Convert the rows below, from the line containing "In vertical terms, where" through the end of the rows, into a two-column CSV with the headers text and answer. Put each row's wording under text and its answer under answer, wrapping every field in double quotes and replacing any line breaks with spaces.
** start Dataset records **
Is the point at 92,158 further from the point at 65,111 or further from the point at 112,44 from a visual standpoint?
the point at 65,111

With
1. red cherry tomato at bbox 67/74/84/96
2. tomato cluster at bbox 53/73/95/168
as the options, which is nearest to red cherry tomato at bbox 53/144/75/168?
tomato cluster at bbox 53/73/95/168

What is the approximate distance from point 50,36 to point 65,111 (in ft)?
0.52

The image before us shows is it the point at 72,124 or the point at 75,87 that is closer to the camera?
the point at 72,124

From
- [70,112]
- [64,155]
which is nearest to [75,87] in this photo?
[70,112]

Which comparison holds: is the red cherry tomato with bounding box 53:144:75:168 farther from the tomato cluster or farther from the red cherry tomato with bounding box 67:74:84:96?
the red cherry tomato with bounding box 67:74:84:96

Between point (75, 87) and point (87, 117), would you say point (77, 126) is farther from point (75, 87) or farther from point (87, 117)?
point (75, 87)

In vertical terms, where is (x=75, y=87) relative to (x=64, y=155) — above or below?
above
** end Dataset records **
- _Exercise output_
text,answer
"In vertical terms, where is (x=75, y=87) relative to (x=64, y=155) — above or below?","above"